プロジェクト中は基本的に対面による定例会を開催。大田区側の学習系と校務系の各ご担当者と関連する事業者が一同に介して、コミュニケーションを重ねました。

ポイント① 校務系システムと業務内容の把握

中でも、これまでNTT Comが担当していない校務系システムや校内ネットワークの機器構成、業務フローの把握が大変だった、と村上は語ります。「各事業者から必要となる資料の提供と説明を受け、それでも不明な箇所は大田区様に協力を仰ぎながら、独自調査も重ねました。今回は利用者の利便性向上も目的の一つですので、統合によって不具合が生じないよう、また移行に伴うシステム停止も最小限となるよう、気を使いました。」

ポイント② GIGAスクール対応も同時進行

さらに今回、GIGAスクール構想への対応も並行して行われました。この対応について、高橋氏は次のように評価します。「結果的に本プロジェクトと、当初予定していた児童生徒の1人1台端末化および校内通信環境の強化も同時進行となりました。その際、学習系システムを提供するNTT Comが、アプリケーション利用時に必要となる想定の通信容量などを明示、通信事業者と協議してくれたお陰で、スムーズに無駄なく、安心して進めることができました。」

ポイント③ 運用もふまえた統合のあるべき姿を模索

もう一つのポイントが、運用をいかに統合するかでした。高橋氏はこの点について「それまで個別に実施していた運用をどこまでどのレベルに合わせるか、調整には時間がかかりました。特に障害時の対応など、運用設計を細かく分解して構築し直したかったのですが、スケジュール的に余裕がなく、詰め切れなかった点もありました。」と話します。

ポイント④ セキュリティと利便性の兼ね合い

学習系と校務系の統合において、セキュリティと利便性のバランスは重要なポイントです。この点について、篠塚氏は「教職員が自身の校務用端末で、インターネットやメールも使えるようにしたい。NTT Comは実現のための技術選定に向け、時間やコストなどの視点で、複数のプランを提案してくれました。結論としてアカウントごとのコストがかかるVDI(仮想デスクトップ基盤)ではなくRDS(リモートデスクトップ)を採用し、端末内に仮想のインターネット環境を整備。データを移動する際のファイル無害化機能も実装しました。その際、NTT Comには同時接続数をどのくらいで想定すればよいかといった点も相談、支援してもらいました。」と話します。


成果

予定通り統合が完了、当初設定した3点の目標も実現

こうして2022年8月、当初設定した第1次フェーズとしての統合が予定通り、完了しました。

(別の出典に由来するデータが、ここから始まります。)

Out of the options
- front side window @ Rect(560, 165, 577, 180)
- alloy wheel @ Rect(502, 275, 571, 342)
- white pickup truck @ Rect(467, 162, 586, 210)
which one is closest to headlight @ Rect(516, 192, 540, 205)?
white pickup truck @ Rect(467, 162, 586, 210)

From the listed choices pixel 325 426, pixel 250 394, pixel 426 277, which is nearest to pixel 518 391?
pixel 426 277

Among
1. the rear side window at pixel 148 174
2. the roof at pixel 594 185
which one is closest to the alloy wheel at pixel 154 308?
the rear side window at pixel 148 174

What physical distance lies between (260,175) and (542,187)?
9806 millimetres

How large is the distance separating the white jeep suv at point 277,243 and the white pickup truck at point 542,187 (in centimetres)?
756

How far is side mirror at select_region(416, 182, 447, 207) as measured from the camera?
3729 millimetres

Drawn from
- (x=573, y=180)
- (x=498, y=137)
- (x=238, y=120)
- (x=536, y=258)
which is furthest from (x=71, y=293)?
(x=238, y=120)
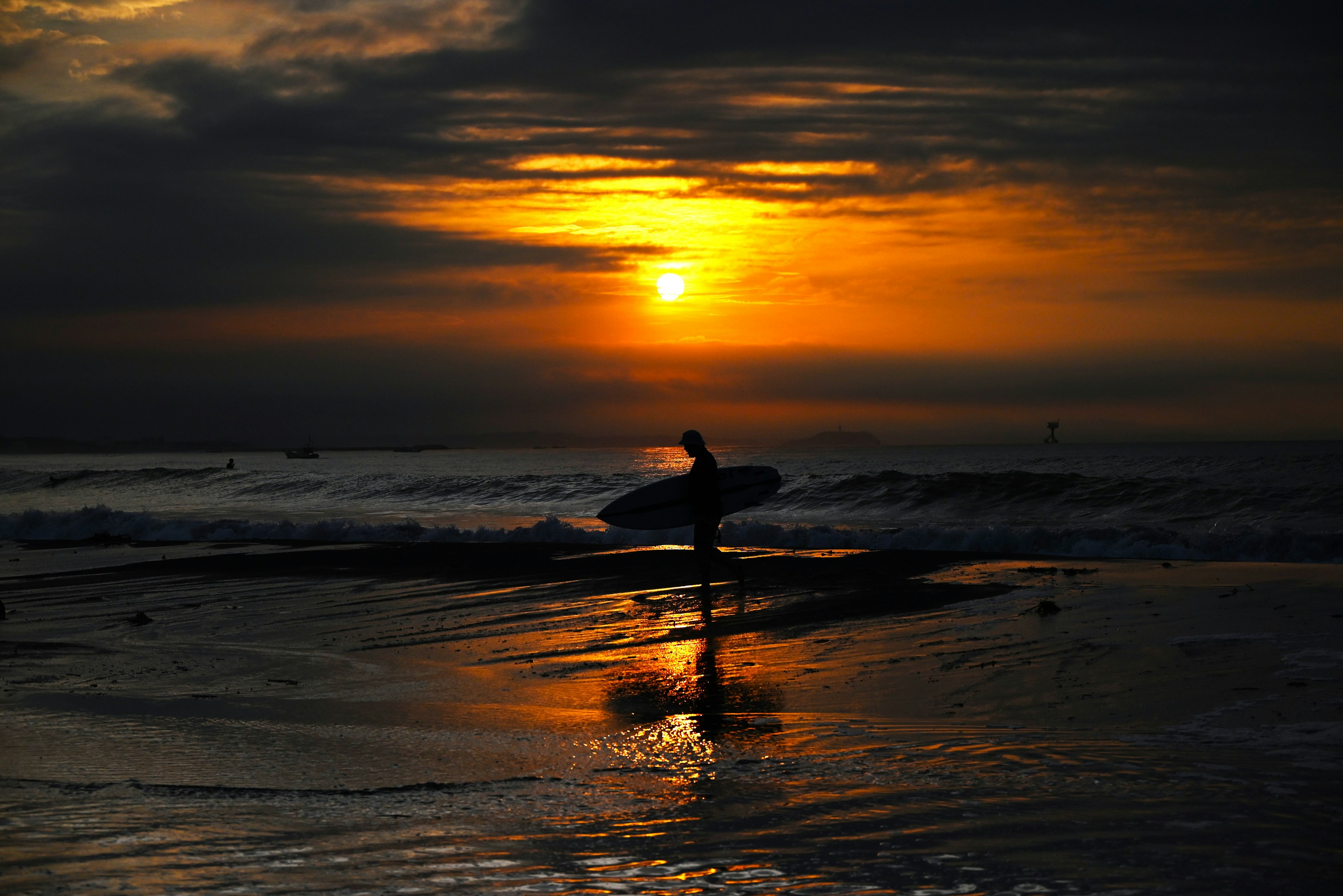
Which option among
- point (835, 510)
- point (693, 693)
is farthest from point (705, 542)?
point (835, 510)

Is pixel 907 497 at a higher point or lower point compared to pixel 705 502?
lower

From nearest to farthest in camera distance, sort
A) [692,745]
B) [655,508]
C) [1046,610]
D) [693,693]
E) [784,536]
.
Answer: [692,745]
[693,693]
[1046,610]
[655,508]
[784,536]

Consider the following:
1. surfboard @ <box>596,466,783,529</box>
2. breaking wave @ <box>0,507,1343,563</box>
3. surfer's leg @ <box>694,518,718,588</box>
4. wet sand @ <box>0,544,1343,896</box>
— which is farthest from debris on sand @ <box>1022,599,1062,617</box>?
surfboard @ <box>596,466,783,529</box>

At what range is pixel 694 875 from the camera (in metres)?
3.77

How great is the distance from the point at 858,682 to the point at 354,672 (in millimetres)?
4223

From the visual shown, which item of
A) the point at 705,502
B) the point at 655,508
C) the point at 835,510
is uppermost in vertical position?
the point at 705,502

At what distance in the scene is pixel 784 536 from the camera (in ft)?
67.3

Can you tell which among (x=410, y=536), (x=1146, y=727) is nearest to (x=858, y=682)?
(x=1146, y=727)

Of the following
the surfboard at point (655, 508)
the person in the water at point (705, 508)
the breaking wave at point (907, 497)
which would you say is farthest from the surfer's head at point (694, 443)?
the breaking wave at point (907, 497)

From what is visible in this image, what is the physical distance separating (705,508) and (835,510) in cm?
1857

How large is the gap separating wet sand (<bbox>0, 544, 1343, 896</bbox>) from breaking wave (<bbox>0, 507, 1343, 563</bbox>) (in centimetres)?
517

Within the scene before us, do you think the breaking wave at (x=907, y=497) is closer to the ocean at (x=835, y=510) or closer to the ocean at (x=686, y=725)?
the ocean at (x=835, y=510)

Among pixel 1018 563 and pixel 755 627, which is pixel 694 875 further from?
pixel 1018 563

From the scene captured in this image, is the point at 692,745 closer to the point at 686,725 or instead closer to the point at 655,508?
the point at 686,725
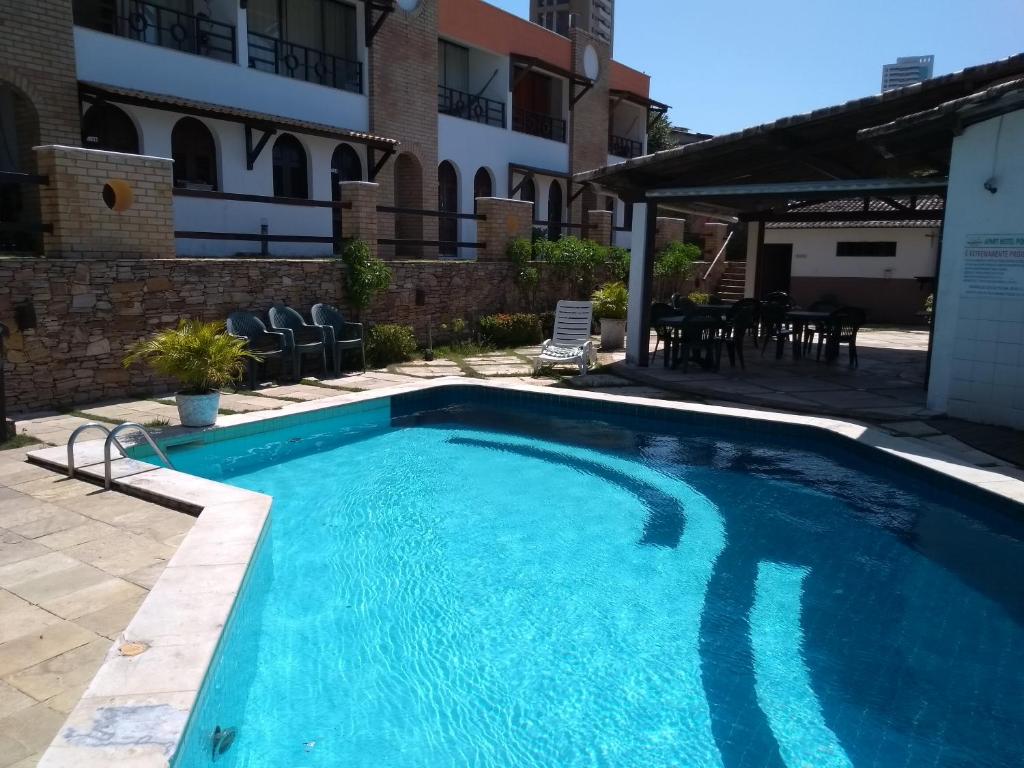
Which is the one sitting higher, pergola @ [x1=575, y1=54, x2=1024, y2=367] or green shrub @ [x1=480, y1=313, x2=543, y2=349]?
pergola @ [x1=575, y1=54, x2=1024, y2=367]

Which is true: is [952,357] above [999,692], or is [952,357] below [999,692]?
A: above

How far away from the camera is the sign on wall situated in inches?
306

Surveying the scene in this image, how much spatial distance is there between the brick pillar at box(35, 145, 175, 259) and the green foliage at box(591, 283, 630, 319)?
24.4 ft

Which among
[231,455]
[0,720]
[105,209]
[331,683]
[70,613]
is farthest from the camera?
[105,209]

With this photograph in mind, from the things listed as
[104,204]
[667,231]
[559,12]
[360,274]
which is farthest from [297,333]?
[559,12]

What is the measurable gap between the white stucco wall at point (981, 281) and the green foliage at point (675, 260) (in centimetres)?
1069

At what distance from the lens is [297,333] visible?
10555 millimetres

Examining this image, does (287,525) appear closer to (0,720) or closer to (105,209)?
(0,720)

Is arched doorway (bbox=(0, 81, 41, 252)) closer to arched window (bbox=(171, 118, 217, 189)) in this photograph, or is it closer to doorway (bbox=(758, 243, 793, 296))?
arched window (bbox=(171, 118, 217, 189))

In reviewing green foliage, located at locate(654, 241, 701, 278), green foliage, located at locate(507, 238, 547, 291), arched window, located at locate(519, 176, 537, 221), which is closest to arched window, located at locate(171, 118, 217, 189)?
green foliage, located at locate(507, 238, 547, 291)

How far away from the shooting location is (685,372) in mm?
11508

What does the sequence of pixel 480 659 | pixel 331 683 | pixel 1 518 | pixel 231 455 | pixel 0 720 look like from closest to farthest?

当初設定した目標に対する成果を、篠塚氏は次のように評価します。「当初目標に掲げた3点は、ほぼ実現できました。1点目の教職員の利便性向上については、各自の校務系端末でメールやインターネットが利用できるようになり、職員室の共用端末に縛られない働き方が可能となりました。2点目の学習データと校務データの連携性についても、USBメモリを使用することなく、学習系、校務系間のファイル移動を安全かつスムーズに利用可能になりました。3点目の端末およびネットワークなどの集約についても、教員室のインターネット用共用端末と校務端末の統合や学習系と校務系のネットワークを現在のNTTドコモに集約し、学習系と校務系の基盤事業者をNTT Comに一本化することで運用の効率化及びコスト削減を実現しました。」

1年前からプロジェクトに参画した溝口氏は、この間のNTT Comの姿勢を、次のように評価します。「毎回の定例会で双方にタスクが発生し、私はそれをいかにスムーズに進めるかに注力しました。NTT Comはなかなか欲しい情報が得られない点についても仕様を読み取ったり、ヒアリングで理解したりする姿勢が参考になりました。」

さらに高橋氏は副次的な成果として、経年により複雑化していたネットワーク構成の把握性向上を挙げます。「役所は定期的に人事異動があり、長期的なシステムの安定運用が難しい特性があります。そのためどうしても外部ベンダーへの依存、ブラックボックス化も起こりがちなのですが、今回のプロジェクトにあたってNTT Comには可能な限り、ネットワークの構成仕様や運用手順をドキュメント化してもらいました。今後も継続して精度を高めて更新し、属人化を防ぎながら引継ぎしやすい状況を維持したいと考えています。」

大田区ではまだ統合が完了していないレイヤーについて次年度以降、順次実施を予定しています。具体的には、校務系と学習系をまたいだSSO(シングルサインオン)などの認証系、端末の1台化を実現するための校務系ネットワークの無線対応など。さらなる利便性と情報セキュリティ強化を両立させるための検討が、進められています。


今後・期待

新たな教育のカタチを目指し、NTT Comとの共創を推進

こうして学習系と校務系システムを統合、新たな教育基盤を整備した大田区教育委員会では、新しい教育のあり方を模索する、さまざまなNTT Comとの共創プロジェクトが計画されています。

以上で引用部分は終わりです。